The Switch Doc rebuilds his cat toy launcher with 3D printing

Introduction to OpenSCAD

OpenSCAD tutorials abound on the web. The key thing to understand about OpenSCAD is that you are writing code to build things based on primitive objects, such as:

• cubes
• spheres
• cylinders
• polyhedra

You can have modules and parameters, do math, size things exactly the way you want them, and position them exactly where you want them. For a programmer, it makes perfect sense.

Although the OpenSCAD script has many aspects, the most important operators I use in this example are:

• difference() – takes the difference of one object from another
• union() – combines objects into one object
• translate() – moves an object (positions it)
• rotate() – rotates an object

A couple of comments about OpenSCAD code: You only use a semicolon to close the modifications to a shape. In other words, in the lines

translate([10,20,30])
rotate(90,[0,0,1])
cube([10,10,40.3]);

translate and rotate apply to the cube in the order they are listed. The semicolon at the end of the cube statement closes the statement. The hash mark (#) placed at the beginning of a number of statements tells OpenSCAD to show this block in the quick render mode that is used to see whether things are looking kind of right. The full render mode can take a long time to compute and does not show the blocks that are "differenced" out, as in the quick render mode.

Time to build the MouseAir V2 box.

MouseAir V2 Introduction

Raspberry Pi Geek Magazine published the definitive article on my MouseAir cat toy launcher in Raspberry Pi Geek Issue 5. I had so much response (including the response from the cat) to that article and project from a variety of sources, that I decided to do a redesign of MouseAir, incorporating what I had learned from the project.

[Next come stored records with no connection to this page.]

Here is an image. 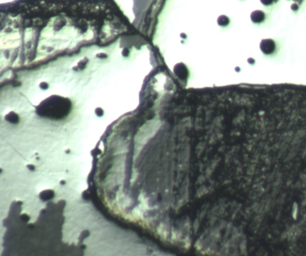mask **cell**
Masks as SVG:
<instances>
[{
  "instance_id": "6da1fadb",
  "label": "cell",
  "mask_w": 306,
  "mask_h": 256,
  "mask_svg": "<svg viewBox=\"0 0 306 256\" xmlns=\"http://www.w3.org/2000/svg\"><path fill=\"white\" fill-rule=\"evenodd\" d=\"M70 99L62 96L53 95L43 101L36 108L37 114L43 117L53 119H61L71 110Z\"/></svg>"
},
{
  "instance_id": "7a4b0ae2",
  "label": "cell",
  "mask_w": 306,
  "mask_h": 256,
  "mask_svg": "<svg viewBox=\"0 0 306 256\" xmlns=\"http://www.w3.org/2000/svg\"><path fill=\"white\" fill-rule=\"evenodd\" d=\"M260 48L264 53L266 55H270L273 53L275 50V43L271 39L263 40L261 43Z\"/></svg>"
},
{
  "instance_id": "3957f363",
  "label": "cell",
  "mask_w": 306,
  "mask_h": 256,
  "mask_svg": "<svg viewBox=\"0 0 306 256\" xmlns=\"http://www.w3.org/2000/svg\"><path fill=\"white\" fill-rule=\"evenodd\" d=\"M266 18L265 13L261 10H255L250 14V19L255 24L263 22Z\"/></svg>"
},
{
  "instance_id": "277c9868",
  "label": "cell",
  "mask_w": 306,
  "mask_h": 256,
  "mask_svg": "<svg viewBox=\"0 0 306 256\" xmlns=\"http://www.w3.org/2000/svg\"><path fill=\"white\" fill-rule=\"evenodd\" d=\"M5 119L7 121L10 122V123H18L19 122V117L18 115L16 113H15L14 112H10L8 114L6 115Z\"/></svg>"
},
{
  "instance_id": "5b68a950",
  "label": "cell",
  "mask_w": 306,
  "mask_h": 256,
  "mask_svg": "<svg viewBox=\"0 0 306 256\" xmlns=\"http://www.w3.org/2000/svg\"><path fill=\"white\" fill-rule=\"evenodd\" d=\"M218 24L221 27H225L227 26L230 23V19L229 18L225 16V15H221L218 17L217 20Z\"/></svg>"
},
{
  "instance_id": "8992f818",
  "label": "cell",
  "mask_w": 306,
  "mask_h": 256,
  "mask_svg": "<svg viewBox=\"0 0 306 256\" xmlns=\"http://www.w3.org/2000/svg\"><path fill=\"white\" fill-rule=\"evenodd\" d=\"M260 1L264 5H270L275 2V0H260Z\"/></svg>"
},
{
  "instance_id": "52a82bcc",
  "label": "cell",
  "mask_w": 306,
  "mask_h": 256,
  "mask_svg": "<svg viewBox=\"0 0 306 256\" xmlns=\"http://www.w3.org/2000/svg\"><path fill=\"white\" fill-rule=\"evenodd\" d=\"M95 113L98 116H102L104 114V111L101 108H97L95 110Z\"/></svg>"
},
{
  "instance_id": "ba28073f",
  "label": "cell",
  "mask_w": 306,
  "mask_h": 256,
  "mask_svg": "<svg viewBox=\"0 0 306 256\" xmlns=\"http://www.w3.org/2000/svg\"><path fill=\"white\" fill-rule=\"evenodd\" d=\"M291 8L293 10V11H297L299 9V5L297 4V3H294L291 5Z\"/></svg>"
},
{
  "instance_id": "9c48e42d",
  "label": "cell",
  "mask_w": 306,
  "mask_h": 256,
  "mask_svg": "<svg viewBox=\"0 0 306 256\" xmlns=\"http://www.w3.org/2000/svg\"><path fill=\"white\" fill-rule=\"evenodd\" d=\"M40 87L42 89H47L49 88V85L47 83H46V82H43V83H41L40 84Z\"/></svg>"
},
{
  "instance_id": "30bf717a",
  "label": "cell",
  "mask_w": 306,
  "mask_h": 256,
  "mask_svg": "<svg viewBox=\"0 0 306 256\" xmlns=\"http://www.w3.org/2000/svg\"><path fill=\"white\" fill-rule=\"evenodd\" d=\"M293 1H294V0H293Z\"/></svg>"
}]
</instances>
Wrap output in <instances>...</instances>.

I aggressively redesigned to eliminate unneeded hardware and drive down the cost and size.

Figure 6 shows the differences in the designs of MouseAir V1 and MouseAir  V2. The block diagram in Figure 7 shows the design for the new MouseAir  V2.

Figure 6: MouseAir V1 versus MouseAir V2.

Figure 7: MouseAir V2 block diagram.

I cut the number of servos down from four to two (plus the optional pan and tilt servos for the camera), redesigned the motor control to eliminate the 12V power supply (cutting the range of the mouse throw from 10 to 2 meters in the process, but my cat is old anyway), removed the RFID hardware (which didn't work with the implanted chip in the cat), added software support for iBeacons (hang an iBeacon on the cat collar), and moved to a much less expensive ultrasonic detector. I also added support for the new Raspberry Pi  B+ and built a MouseAir PCB board with lots of LEDs to show what is happening. Figure 8 peeks under the hood at the MouseAir  V2 box.

Figure 8: Inside the MouseAir V2 box.